> **ЗАДАНИЯ**
a) Когда, согласно тексту о «Сатьяграхе» ниже, этот спектакль появился в Екатеринбурге?
b) Перечислите, пожалуйста, всех создателей спектакля, которых текст о «Сатьяграхе» ниже называет вместе с их работой в постановке, и укажите работу каждого.

> **ТЕКСТ ДЛЯ ЧТЕНИЯ**
"""

Петербургский театральный журнал
Блог «ПТЖ» — это отдельное СМИ, живущее в режиме общероссийской театральной газеты. Когда-то один из создателей журнала Леонид Попов делал в «ПТЖ» раздел «Фигаро» (Фигаро здесь, Фигаро там). Лене Попову мы и посвящаем наш блог.
16+

28 мая 2018

ВОССТАНИЕ. ИНСТРУКЦИЯ ПО ОРГАНИЗАЦИИ

«Сатьяграха». Ф. Гласс.
Екатеринбургский театр оперы и балета (Урал Опера) на сцене Александринского театра.
Автор текста вокальных партий Констанс де Йонг. Дирижер-постановщик Оливер фон Дохнаньи, хормейстер-постановщик Эльвира Гайфуллина, режиссер-постановщик и сценограф Тадеуш Штрассбергер.

«Сатьяграха» появилась в Екатеринбурге и в российском театральном пространстве почти четыре года назад. Столетие труппы требовалось отметить чем-то особенным; директор театра Андрей Шишкин, в молодости увлекавшийся рок-культурой и до сих пор производящий впечатление человека витального, энергичного, решил вложиться не в мгновенную кассу, а в долгосрочную репутацию.

"""

> **ПРЕДОСТАВЛЕННЫЙ МАТЕРИАЛ**

"""

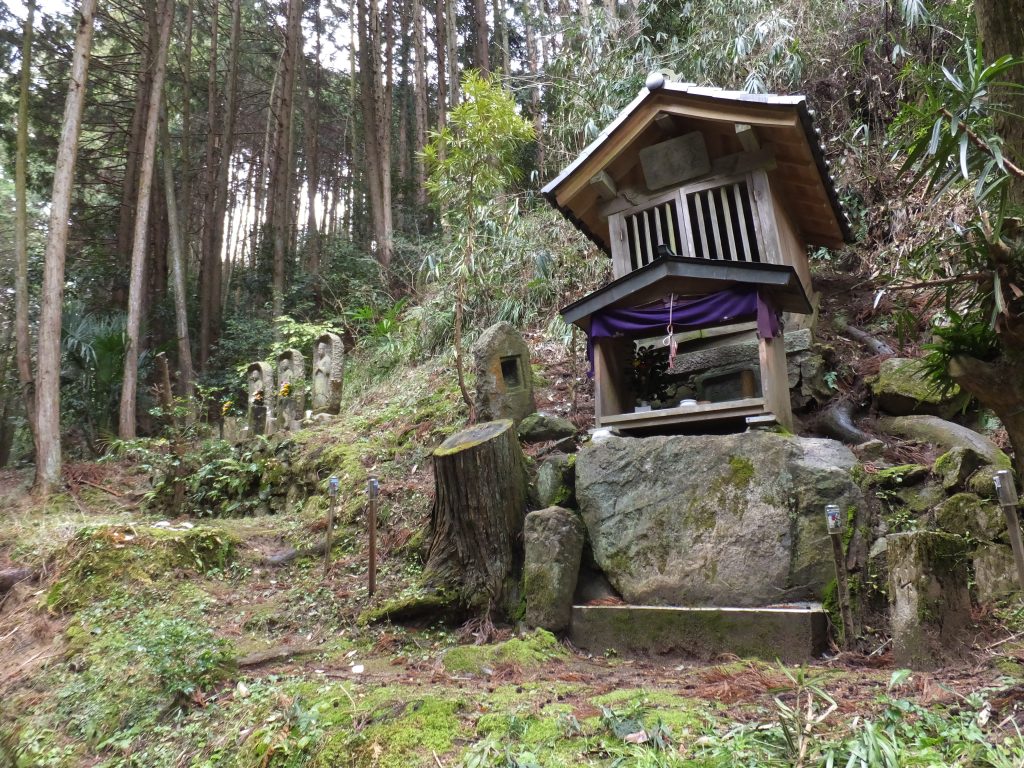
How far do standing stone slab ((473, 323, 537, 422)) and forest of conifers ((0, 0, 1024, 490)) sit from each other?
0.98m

"""
"""

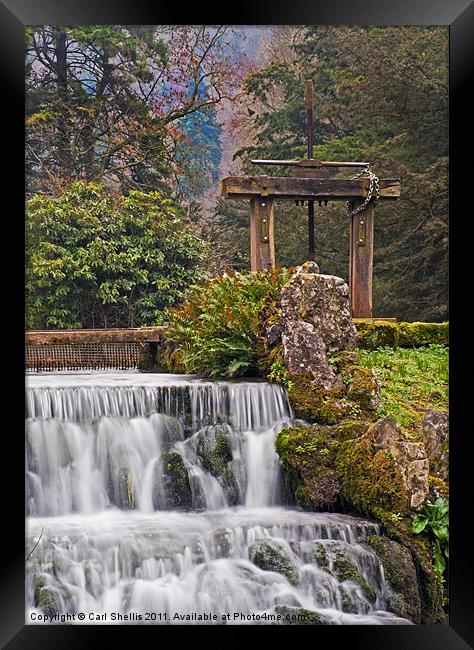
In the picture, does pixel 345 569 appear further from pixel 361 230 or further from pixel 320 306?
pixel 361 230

"""
"""

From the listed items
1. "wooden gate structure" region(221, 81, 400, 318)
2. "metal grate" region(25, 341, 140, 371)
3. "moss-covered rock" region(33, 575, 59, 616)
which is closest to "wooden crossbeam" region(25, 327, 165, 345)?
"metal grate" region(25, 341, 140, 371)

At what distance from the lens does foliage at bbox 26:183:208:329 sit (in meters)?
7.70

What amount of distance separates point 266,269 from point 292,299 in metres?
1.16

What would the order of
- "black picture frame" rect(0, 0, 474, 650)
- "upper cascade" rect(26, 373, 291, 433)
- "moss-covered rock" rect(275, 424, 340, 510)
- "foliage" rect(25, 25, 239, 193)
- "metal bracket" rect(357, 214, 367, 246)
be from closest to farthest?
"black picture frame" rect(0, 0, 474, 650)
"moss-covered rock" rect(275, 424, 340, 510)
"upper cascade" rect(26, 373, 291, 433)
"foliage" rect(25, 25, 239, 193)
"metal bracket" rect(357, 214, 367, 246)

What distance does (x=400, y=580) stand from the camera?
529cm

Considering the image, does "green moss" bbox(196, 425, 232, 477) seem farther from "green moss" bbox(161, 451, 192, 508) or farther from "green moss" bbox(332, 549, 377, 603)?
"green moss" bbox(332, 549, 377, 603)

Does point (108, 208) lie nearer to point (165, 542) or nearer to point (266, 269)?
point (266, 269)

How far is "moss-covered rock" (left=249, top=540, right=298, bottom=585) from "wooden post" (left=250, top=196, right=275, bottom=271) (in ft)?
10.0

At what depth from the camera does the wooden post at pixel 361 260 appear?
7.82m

"""

> **ОТВЕТЫ ПО ЗАДАНИЯМ**
a) Почти четыре года назад.

b)
- Констанс де Йонг: автор текста вокальных партий
- Оливер фон Дохнаньи: дирижер-постановщик
- Эльвира Гайфуллина: хормейстер-постановщик
- Тадеуш Штрассбергер: режиссер-постановщик и сценограф